Depending on the dataset, test time augmentation can result in dramatic improvements in accuracy. It does not change the time required to train at all, but will increase the amount of time required for validation or inference by the number of test-time-augmented images requested. By default, fastai will use the unaugmented center crop image plus four randomly augmented images.

In [16]:
preds,targs = learn.tta()
accuracy(preds, targs).item()

0.890999972820282

###Mixup

Mixup is a powerful data augmentation technique which can lead to higher accuracy of our model when we dont have enough data to train our model and having no pretrained model similar to our dataset. The paper explains: "While data augmentation consistently leads to improved generalization, the procedure is dataset-dependent, and thus requires the use of expert knowledge."

Mixup works as follows, for each image:

- Select another image from your dataset at random.
- Pick a weight at random.
- Take a weighted average (using the weight from step 2) of the selected image - with your image; this will be your independent variable.
- Take a weighted average (with the same weight) of this image's labels with your image's labels; this will be your dependent variable.

In [20]:
model = xresnet50()
learn = Learner(dls, model, loss_func=CrossEntropyLossFlat(), 
                metrics=accuracy, cbs=MixUp())
learn.fit_one_cycle(5, 3e-3)

epoch,train_loss,valid_loss,accuracy,time
0,1.766482,1.70173,0.410917,05:00
1,1.459237,1.416896,0.512,05:00
2,1.249006,0.801754,0.733,05:00
3,1.113351,0.630541,0.79475,05:00
4,1.043892,0.533257,0.831667,05:00


###Cutout data Augmentation

A function cutout() is used to randomly display (with a probability of p) black squares in an image (number and size between min and max), forcing the ConvNet network to consider the context and not just learning to recognize features in isolation

In [25]:
# model = xresnet50()
# learn = Learner(dls, model, loss_func=CrossEntropyLossFlat(), 
#                 metrics=accuracy, cbs=cutout())
# learn.fit_one_cycle(3, 3e-3)

###Label Smoothing

In most of the categorical dataset, targets are in the form of one  hot encoded which is the model is trained to return 0 for all categories but one, for which it is trained to return 1. Even 0.999 is not "good enough", the model will get gradients and learn to predict activations with even higher confidence. This encourages overfitting and gives you at inference time a model that is not going to give meaningful probabilities: it will always say 1 for the predicted category even if it's not too sure, just because it was trained this way. This is very dangerous if the data is not properly labelled.

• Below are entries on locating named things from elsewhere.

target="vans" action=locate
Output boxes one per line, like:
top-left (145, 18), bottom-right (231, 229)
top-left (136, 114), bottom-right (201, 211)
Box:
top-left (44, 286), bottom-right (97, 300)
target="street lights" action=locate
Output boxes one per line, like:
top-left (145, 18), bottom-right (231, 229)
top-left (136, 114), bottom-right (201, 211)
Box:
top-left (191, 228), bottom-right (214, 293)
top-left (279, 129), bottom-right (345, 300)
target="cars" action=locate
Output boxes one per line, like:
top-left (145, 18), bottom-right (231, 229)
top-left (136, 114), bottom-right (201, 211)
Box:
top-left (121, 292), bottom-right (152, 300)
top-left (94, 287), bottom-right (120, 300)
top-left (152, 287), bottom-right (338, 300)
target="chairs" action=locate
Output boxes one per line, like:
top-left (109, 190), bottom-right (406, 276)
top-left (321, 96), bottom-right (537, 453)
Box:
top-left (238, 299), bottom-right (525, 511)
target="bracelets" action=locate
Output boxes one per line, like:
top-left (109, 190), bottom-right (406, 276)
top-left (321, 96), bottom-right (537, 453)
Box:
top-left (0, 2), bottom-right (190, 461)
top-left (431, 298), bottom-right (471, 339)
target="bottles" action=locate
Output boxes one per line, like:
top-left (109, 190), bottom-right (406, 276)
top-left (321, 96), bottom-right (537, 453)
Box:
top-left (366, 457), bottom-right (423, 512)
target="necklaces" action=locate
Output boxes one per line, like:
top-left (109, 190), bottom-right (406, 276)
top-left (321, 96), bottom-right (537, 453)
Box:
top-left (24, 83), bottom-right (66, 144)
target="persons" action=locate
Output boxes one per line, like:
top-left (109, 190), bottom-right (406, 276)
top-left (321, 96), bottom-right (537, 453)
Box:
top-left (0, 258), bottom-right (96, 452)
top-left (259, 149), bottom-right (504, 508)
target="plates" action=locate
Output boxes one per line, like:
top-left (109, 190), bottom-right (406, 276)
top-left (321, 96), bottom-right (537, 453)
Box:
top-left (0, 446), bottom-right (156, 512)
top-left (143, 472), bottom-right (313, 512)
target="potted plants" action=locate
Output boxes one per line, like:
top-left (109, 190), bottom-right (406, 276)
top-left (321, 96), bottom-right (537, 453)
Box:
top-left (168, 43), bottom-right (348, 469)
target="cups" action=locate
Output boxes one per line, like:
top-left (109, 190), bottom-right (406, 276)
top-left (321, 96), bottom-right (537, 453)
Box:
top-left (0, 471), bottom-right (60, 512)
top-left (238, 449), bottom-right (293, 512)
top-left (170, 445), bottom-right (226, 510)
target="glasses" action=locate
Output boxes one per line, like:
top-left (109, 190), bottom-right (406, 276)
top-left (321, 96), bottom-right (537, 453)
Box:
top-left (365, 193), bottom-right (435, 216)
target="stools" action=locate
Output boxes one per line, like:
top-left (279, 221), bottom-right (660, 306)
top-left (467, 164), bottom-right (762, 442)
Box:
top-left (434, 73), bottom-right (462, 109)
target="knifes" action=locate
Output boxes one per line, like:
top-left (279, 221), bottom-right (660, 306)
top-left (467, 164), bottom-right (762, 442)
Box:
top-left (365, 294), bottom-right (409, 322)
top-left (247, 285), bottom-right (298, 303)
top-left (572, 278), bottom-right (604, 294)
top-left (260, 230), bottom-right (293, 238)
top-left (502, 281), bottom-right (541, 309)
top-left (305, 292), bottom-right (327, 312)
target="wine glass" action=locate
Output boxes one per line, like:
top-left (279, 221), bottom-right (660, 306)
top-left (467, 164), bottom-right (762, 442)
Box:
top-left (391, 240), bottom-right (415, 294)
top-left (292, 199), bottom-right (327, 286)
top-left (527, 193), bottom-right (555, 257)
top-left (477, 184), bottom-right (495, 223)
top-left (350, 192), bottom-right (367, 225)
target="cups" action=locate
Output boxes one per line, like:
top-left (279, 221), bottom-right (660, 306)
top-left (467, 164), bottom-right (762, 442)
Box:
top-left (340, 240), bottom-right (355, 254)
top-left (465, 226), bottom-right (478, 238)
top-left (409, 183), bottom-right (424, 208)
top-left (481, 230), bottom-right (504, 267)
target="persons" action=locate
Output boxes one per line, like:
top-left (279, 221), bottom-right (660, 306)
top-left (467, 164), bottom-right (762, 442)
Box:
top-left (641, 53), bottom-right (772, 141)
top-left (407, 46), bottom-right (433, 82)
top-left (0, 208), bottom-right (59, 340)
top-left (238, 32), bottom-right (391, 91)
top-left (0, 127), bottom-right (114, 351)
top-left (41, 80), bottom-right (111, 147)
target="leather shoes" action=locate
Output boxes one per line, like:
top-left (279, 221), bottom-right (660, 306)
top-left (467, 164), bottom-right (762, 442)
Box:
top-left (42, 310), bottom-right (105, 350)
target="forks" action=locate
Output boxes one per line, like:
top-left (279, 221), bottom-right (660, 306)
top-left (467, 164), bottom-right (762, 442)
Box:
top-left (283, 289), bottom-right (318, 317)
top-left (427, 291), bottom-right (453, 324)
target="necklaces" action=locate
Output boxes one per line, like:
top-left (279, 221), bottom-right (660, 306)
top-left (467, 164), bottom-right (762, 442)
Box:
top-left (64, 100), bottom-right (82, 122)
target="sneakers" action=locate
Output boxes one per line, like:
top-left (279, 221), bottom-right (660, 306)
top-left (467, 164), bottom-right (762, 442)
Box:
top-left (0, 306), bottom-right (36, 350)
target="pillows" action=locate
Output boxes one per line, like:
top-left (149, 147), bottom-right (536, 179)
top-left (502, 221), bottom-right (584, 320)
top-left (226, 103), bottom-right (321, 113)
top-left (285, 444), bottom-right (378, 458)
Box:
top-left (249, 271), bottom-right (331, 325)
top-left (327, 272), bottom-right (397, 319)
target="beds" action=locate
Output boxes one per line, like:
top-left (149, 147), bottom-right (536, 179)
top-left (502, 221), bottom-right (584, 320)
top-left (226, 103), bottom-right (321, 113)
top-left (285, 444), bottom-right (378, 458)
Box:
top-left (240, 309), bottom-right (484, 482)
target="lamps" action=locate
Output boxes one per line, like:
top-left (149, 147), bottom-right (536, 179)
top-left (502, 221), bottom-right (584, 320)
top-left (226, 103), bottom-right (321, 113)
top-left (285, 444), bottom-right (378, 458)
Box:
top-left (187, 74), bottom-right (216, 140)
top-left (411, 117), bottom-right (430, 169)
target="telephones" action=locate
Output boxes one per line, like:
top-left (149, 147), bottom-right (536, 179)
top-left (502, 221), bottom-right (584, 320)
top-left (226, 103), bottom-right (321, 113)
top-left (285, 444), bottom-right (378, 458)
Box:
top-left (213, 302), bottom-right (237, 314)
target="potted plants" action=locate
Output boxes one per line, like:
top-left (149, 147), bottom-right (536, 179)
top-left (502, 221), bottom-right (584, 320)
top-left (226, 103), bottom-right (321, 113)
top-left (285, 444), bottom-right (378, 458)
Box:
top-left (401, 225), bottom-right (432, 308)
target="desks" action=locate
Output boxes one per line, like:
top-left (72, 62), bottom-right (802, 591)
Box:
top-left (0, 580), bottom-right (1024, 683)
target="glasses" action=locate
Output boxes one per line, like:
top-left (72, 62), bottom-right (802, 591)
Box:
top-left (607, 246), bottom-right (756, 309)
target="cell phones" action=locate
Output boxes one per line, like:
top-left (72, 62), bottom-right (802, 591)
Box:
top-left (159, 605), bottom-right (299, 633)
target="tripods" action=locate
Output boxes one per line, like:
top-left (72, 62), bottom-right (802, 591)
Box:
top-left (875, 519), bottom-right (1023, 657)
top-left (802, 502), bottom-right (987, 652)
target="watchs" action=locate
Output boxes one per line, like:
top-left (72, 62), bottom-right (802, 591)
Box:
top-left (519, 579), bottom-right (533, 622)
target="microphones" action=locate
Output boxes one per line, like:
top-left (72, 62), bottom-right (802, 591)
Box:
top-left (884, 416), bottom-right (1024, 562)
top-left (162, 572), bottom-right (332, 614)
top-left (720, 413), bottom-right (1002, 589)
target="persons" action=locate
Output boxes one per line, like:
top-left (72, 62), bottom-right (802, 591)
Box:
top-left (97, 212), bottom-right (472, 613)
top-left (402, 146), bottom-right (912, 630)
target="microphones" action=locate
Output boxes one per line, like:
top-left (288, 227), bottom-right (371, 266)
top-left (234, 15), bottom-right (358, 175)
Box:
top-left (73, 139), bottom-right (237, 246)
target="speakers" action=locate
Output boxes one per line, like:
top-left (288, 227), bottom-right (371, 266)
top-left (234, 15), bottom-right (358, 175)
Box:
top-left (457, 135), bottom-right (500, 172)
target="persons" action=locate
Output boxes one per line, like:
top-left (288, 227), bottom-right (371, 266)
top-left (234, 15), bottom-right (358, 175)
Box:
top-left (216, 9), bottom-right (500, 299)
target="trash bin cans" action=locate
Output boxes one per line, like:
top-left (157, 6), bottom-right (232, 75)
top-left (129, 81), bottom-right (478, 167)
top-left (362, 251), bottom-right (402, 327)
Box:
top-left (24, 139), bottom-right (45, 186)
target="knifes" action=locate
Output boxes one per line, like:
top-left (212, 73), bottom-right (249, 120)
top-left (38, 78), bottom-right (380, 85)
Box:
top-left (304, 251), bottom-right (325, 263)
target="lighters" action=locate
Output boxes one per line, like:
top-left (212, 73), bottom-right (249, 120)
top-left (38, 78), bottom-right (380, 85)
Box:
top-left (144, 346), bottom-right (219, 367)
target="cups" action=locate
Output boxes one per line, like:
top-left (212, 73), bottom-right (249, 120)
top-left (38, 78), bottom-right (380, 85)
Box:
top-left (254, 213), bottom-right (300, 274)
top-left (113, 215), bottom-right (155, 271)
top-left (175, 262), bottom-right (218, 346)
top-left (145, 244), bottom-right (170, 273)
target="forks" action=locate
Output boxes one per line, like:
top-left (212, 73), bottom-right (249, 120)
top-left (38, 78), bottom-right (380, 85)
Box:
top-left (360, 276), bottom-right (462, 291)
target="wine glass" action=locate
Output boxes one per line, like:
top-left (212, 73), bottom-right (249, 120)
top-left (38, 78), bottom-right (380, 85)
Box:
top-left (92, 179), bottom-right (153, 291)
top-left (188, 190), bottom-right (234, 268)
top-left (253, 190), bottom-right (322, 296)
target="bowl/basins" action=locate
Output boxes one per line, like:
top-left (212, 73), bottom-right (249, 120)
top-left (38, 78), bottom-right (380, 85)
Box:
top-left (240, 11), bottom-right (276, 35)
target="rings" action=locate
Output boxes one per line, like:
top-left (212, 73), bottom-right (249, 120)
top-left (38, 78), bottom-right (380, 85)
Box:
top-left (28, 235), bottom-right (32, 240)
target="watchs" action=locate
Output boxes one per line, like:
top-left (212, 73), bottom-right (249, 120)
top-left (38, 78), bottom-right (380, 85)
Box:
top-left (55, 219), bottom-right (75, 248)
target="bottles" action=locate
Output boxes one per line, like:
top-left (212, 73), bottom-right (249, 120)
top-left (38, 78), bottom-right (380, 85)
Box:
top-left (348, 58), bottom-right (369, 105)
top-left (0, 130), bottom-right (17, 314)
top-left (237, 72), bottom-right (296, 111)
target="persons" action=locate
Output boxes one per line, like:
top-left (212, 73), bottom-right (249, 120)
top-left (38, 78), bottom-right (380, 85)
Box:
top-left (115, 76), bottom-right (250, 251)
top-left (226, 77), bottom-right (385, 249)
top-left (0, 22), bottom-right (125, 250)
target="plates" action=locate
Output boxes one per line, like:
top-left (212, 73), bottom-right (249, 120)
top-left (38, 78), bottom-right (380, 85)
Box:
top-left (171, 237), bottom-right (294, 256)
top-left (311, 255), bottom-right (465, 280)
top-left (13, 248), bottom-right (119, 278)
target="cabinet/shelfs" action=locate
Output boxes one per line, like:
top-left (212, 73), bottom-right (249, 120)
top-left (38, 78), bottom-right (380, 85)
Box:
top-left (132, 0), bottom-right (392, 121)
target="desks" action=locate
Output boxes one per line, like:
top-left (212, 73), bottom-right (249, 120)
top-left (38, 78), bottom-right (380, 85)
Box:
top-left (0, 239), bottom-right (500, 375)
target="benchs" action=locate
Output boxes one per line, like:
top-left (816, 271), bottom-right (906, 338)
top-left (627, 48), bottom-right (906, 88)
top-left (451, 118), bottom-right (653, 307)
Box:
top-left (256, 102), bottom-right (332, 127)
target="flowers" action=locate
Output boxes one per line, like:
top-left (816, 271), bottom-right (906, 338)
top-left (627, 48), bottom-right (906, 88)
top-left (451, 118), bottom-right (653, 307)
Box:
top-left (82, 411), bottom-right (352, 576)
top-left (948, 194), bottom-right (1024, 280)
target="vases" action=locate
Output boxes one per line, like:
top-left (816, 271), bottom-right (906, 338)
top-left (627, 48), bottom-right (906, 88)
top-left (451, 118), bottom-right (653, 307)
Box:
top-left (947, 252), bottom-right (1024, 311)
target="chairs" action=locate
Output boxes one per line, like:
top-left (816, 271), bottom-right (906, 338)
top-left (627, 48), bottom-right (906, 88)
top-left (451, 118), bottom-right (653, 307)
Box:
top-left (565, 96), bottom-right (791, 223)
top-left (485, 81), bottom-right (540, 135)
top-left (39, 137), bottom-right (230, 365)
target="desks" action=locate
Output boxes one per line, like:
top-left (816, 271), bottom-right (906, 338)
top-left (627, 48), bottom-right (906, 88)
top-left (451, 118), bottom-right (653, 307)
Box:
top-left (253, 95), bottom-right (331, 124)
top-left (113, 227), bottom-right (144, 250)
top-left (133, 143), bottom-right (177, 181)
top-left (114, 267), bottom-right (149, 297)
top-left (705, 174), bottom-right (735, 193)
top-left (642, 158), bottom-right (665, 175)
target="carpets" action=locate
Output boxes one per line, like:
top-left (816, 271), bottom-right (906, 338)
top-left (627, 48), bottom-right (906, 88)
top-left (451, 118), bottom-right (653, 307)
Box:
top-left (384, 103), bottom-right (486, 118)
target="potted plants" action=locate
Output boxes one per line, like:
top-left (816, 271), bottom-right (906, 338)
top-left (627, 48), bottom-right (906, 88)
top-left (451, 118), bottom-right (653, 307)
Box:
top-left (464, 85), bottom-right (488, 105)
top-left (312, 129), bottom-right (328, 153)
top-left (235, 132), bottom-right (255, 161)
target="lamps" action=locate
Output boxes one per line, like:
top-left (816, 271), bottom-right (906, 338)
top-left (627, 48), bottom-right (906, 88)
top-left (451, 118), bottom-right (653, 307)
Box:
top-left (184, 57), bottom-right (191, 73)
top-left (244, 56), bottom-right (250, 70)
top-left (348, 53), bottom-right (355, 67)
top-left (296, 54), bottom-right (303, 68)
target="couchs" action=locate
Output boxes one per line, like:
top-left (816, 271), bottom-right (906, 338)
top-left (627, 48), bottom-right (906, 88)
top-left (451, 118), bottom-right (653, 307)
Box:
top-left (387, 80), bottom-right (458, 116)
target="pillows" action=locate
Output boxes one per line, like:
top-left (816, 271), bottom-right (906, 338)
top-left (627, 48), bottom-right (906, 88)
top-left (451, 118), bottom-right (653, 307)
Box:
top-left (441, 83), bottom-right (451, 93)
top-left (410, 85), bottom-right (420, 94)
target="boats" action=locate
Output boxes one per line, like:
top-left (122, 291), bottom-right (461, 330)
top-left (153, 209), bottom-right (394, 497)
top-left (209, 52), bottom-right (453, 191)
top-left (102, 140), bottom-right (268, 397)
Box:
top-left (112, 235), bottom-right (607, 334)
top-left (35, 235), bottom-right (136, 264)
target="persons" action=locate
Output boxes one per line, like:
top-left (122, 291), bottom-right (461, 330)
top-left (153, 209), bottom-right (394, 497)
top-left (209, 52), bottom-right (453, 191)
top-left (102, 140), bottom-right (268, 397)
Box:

Instead, we could replace all our 1s with a number a bit less than 1, and our 0s by a number a bit more than 0, and then train. This is called label smoothing. By encouraging your model to be less confident, label smoothing will make your training more robust, even if there is mislabeled data. The result will be a model that generalizes better.

In [19]:
model = xresnet50()
learn = Learner(dls, model, loss_func=LabelSmoothingCrossEntropy(), 
                metrics=accuracy)
learn.fit_one_cycle(5, 3e-3)

epoch,train_loss,valid_loss,accuracy,time
0,2.272966,2.321267,0.49225,04:59
1,1.916819,2.14839,0.599417,04:59
2,1.664524,1.668528,0.755,04:58
3,1.496097,1.465727,0.832583,04:58
4,1.414968,1.400136,0.859667,04:58


We have applied all the methods to create the state of the art model in computer vision for the CIFAR 10 dataset. However more epochs are needed to see if the model is avoiding overfitting and results in high accuracy.